● Written task
How many lines in the data below contain the string "above", matching case exactly? Reply with the number only.

● Given information
********************
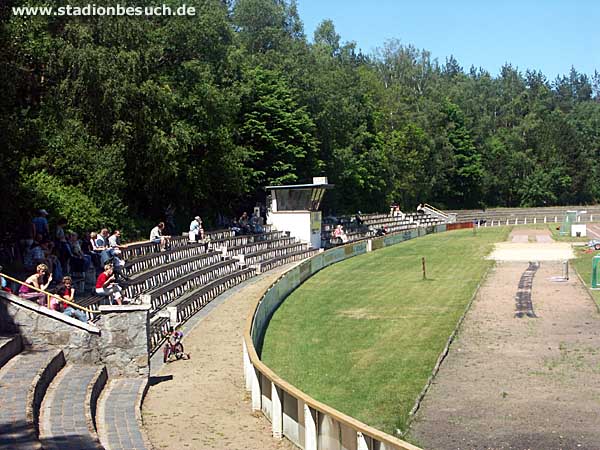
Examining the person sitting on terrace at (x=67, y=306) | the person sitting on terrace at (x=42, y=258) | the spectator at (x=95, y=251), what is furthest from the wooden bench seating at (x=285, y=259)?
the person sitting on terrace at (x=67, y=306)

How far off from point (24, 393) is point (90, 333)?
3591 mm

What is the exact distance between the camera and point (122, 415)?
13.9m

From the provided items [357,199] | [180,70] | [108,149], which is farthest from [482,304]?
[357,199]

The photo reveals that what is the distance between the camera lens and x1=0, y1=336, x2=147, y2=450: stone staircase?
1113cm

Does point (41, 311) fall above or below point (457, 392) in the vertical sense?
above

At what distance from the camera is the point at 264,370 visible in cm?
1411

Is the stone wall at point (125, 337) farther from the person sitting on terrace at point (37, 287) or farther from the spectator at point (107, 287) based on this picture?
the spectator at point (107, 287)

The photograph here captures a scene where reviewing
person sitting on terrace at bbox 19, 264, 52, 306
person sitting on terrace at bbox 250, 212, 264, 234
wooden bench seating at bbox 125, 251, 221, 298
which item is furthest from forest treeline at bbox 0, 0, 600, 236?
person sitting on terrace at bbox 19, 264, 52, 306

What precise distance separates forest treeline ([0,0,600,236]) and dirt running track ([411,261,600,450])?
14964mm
********************
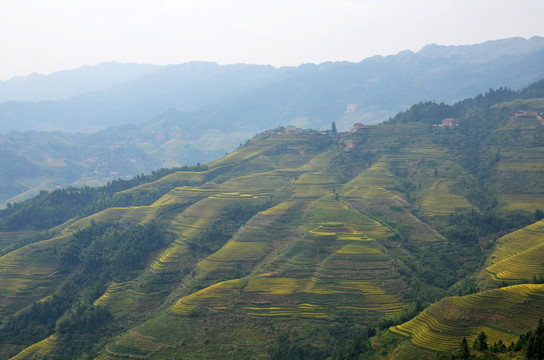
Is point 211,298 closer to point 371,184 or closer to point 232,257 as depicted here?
********************
● Output
2